=== 文書の抜粋 ===

----

あえて虚数の話――人間の自由な思考

宮台氏・仲正氏のトークセッションの発言録を公開して(現在は発言概要メモとして縮小公開)、「数学屋のメガネ」の秀さんから面白い感想をトラックバックで頂いているので、僕もその話に乗ってみようと思う。

話題となっているのは宮台氏の以下の発言。

この社会が成り立つために制度が成り立つためにどんなウソが必要なのか考えるのが社会科学者の社会学者の本分・本義。私の議論に対して、そんな話はウソである、憲法意思など存在しない、自己決定しうる自己など存在しない。その通り。仲正さんの仰るとおり制度論はすっぱり切れるように見えるが、実はウソ。なんだウソか、じゃあなんでもありだ!と思う奴はバカ。だから「あえて」。あえてとは実存の志を言っているだけではなく、社会科学者が「あえて」と言うときは、制度が成り立つための必要なウソのことを言っている。
これに対して秀さんは以下のような感想を述べられている。
この「ウソ」についての考え方は、数学における「虚数」の考え方に似ていると僕は感じた。「虚数」はウソの数である。自ら「虚」と名乗っている。しかし、この「虚数」は数学の理論にはなくてはならないウソである。この「虚数」がないと、数学では数としての完結がなくなり完全性を失う。
完結した世界の構築のために、あえてウソの数を設定し、理論の一貫性を持たせるのである。そうでなければ、理論をいろいろな場合に分けて、いくつもの数学的世界を作らなければならなくなってくる。統一した場というものがなくなってしまうのである。
社会学のことは詳しく分からないが、もしも宮台氏が語るようなウソがなくなってしまったら、特殊な現実に影響された様々な世界を、別々にとらえて分析しなければならなくなるのではないだろうか。ウソがあるからこそ、それらを統一して理論的に扱うことが出来るのではないだろうか。


数学的思考の本質 数理の窓から世界を見る
さてようやくここからが本題。今年の1月に出版された河田直樹氏の著作で『数学的思考の本質』というものがあって、この本は数学と近代社会の関係を上手く説明してくれている。「数学的思考の本質とは世界を数学化する魂」であると(江川達也氏っぽいですが(笑)その発言の正当性(?)もわかります)。

この著作の中の複素数が取り上げられている部分で、「複素多様体」の研究で日本人として初めてフィールズ賞を受賞した小平邦彦氏の「数学の不思議」という講演の内容が紹介されている。小平氏はこの講演の中で複素数は人間の自由な思考の創造物である、と述べている。この小平氏の発言を踏まえて複素数の意味がこのように紹介されている。

「虚」は英語の「imaginary」の訳で、これは「想像上の」とか「実在しない」とかそんな意味である。
 こういう言い方は極端すぎるかもしれないが、虚数鄯はパヴィア生まれの数学者カルダノ(1501-1576)によって、「恣意(勝手気ままな考え)」的に、自由にでっち上げられたものだ。この点は十分注意しておきたい。小平氏が上の話で強調しているのは、
  複素数は人間の自由な思考の創造物
ということだが、あえて補足すれば、それは人工的(恣意的)に作られたものであり、したがって、
  複素数は人間の発明品(=作り物、人工物)

----

=== 記録データ ===

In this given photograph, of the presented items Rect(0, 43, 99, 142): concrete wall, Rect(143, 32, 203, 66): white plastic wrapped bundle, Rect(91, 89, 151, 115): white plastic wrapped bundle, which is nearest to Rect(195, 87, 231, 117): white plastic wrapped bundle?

----

=== 課題の指示 ===
虚数についての文書では、「虚」は英語のどの語の訳だとされていますか。答えてください。

=== 課題の出力 ===
「imaginary」の訳です。